Konstanz is the biggest city on the shores of Bodensee (Lake Constance). In fact, it is also one of the nicest and should be included in every traveller's list of places to visit when they are in the area. People have settled in the area for at least 2,200 years. Once a Roman settlement, the strategically important town at the place where river Rhine leaves Lake Constance grew continuously over the centuries. Its position at important trade routes only added to its importance. 600 years ago, Konstanz had one of its most important moments: the election of Pope Martin V was the only conclave ever to take place north of the Alps. Much of Konstanz's charm dates back to these times - the old city centre is full of well-preserved medieval houses. Fortunately, Konstanz was spared from bombing in WW II, mostly because of its proximity to neutral Switzerland. As the border between Germany and Switzerland ran (and still runs) through the middle of town and Switzerland was strongly in favour of sparing Konstanz, history was kind to the city. Nowadays, this means that Konstanz is one of very few bigger cities in Germany which still have some medieval charm.
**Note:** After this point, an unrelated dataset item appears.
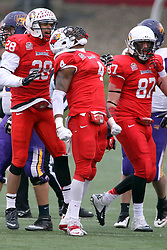 06 December 2014:  Normal Illinois.  David Perkins celebrates a sack with a howl and with Oshay Dunmore and Teddy Corwin during a 1st round FCS NCAA football game between the Panthers of Northern Iowa and the Redbirds of Illinois State in Hancock Stadium.  Illinois State won the game 41-21.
Apart from its nice old town, the location on the shores of Lake Constance is hard to top. With the Alps as a background, the view over the lake never gets boring and attracts many a visitor to the city. Konstanz also serves as a good base for tours into the surrounding area - the Alps are only an hour away by car, Switzerland a mere few minutes, the Black Forest and the Swabian Alps are accessible within 90 minutes. Other nice places around Lake Constance can also be reached by ship.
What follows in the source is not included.